Alan Trammell for the Hall of Fame
You can find various articles this time of year where members of the Baseball Writers Association of America defend and explain their votes for the Baseball Hall of Fame. Usually I'm not persuaded by the argument of if so and so is in then this other guy should be in because he has the same number or better in one particular statistical category. This argument is often fallacious due to comparing apples and oranges (outfielders to infielders) or cherry picking a statistic which supports a one dimensional player (McGwire). However, Scott Miller of CBS Sportsline effectively uses that line of reasoning in arguing for greater consideration of Alan Trammell's Hall of Fame election.
But here goes: Ozzie Smith rode 91.74 percent of the vote into Cooperstown in 2002. Trammell last year received 17.7 percent of the votes. Trammell isn't a slam-dunk Hall of Famer, but I know this: No freakin' way there should be that significant of a gap in the voting between him and Smith.Smith routinely batted 8th in the St. Louis lineup while Trammell was normally a strong middle of the batting order guy. There is no way that the higher number of runs saved by Smith's glove exceeds Trammell's greater offensive output. If Trammell doesn't merit election then there is no defending Smith's election.

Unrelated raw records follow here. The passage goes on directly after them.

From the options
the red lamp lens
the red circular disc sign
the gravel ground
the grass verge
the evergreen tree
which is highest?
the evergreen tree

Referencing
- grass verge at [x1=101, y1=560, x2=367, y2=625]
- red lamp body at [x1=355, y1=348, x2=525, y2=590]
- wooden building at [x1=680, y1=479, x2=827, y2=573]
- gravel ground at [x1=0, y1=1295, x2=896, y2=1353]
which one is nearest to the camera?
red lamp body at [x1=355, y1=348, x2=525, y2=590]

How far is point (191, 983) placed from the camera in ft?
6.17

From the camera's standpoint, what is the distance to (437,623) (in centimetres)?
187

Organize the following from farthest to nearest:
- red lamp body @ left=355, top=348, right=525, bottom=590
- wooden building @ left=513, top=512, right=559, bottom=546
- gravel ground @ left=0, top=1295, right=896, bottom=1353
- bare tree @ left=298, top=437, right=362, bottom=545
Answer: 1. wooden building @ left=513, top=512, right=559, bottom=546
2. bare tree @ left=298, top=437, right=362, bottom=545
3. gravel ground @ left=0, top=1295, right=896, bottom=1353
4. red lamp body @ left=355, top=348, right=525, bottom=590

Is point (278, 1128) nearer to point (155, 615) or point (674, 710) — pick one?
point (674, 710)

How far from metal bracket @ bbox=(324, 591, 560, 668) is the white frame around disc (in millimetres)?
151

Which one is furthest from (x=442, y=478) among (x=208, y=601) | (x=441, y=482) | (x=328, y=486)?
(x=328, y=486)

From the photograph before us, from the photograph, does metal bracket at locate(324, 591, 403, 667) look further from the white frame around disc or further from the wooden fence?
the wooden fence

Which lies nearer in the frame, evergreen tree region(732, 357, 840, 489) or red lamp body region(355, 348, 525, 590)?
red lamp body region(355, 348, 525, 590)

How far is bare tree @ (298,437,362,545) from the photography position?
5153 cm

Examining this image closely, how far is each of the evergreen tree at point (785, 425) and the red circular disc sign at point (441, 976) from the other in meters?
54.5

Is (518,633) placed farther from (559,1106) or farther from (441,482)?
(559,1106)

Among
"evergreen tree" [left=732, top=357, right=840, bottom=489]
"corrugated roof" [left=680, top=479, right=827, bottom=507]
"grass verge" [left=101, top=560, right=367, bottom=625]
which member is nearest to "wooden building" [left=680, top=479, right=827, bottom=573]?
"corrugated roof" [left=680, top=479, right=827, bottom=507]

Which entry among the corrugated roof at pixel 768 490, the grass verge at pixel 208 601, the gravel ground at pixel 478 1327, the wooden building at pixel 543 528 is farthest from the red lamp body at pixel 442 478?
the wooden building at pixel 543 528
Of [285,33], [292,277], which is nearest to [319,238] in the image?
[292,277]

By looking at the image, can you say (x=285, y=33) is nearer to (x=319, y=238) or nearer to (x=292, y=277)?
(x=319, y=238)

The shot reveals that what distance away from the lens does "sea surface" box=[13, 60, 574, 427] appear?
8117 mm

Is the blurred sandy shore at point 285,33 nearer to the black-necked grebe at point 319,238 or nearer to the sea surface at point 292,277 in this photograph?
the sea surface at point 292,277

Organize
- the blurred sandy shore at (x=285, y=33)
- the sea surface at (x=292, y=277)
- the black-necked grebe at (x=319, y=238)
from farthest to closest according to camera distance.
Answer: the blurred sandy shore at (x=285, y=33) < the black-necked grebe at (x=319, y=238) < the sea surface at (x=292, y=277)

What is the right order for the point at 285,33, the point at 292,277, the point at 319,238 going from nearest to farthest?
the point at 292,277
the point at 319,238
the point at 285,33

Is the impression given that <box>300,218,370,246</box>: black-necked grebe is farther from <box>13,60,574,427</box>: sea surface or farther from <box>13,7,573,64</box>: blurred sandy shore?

In the 1980s, you probably would have taken Smith over Trammell defensively, but it was darn close. While Trammell wasn't as flashy, he still made all of the routine plays, and his range was significant. He was above average defensively.
Across the board offensively, it wasn't even close: You'd take Trammell in a heartbeat. He outhit Smith over their careers (.285-.262), significantly outhomered him (185-28), collected more RBI (1,003-793), outslugged him (.415-.328) and compiled a better on-base percentage (.352-.337).
1 Comments:
I agree, whole-heartedly. Trammell's numbers are really impressive. 5 years over .300. There is no way any other SS had a contemperaneous stretch analogous to Trammell's 1983-1990 (Ripken; more power, lower average; Yount went to OF in 1985).
In retrospect, it appears that the "problems" are that he never won an MVP because someone would have a career year (i.e., George Bell in 1987, the year Trammell hit .343); that Yount and Ripken were sucking up all the oxygen for AL SS's; and that Trammell wasn't a flashy guy like the Wiz of Oz.
He may also be suffering unfairly in some voters' minds for that God-awful Detroit team he was stuck with managing about 3 years ago.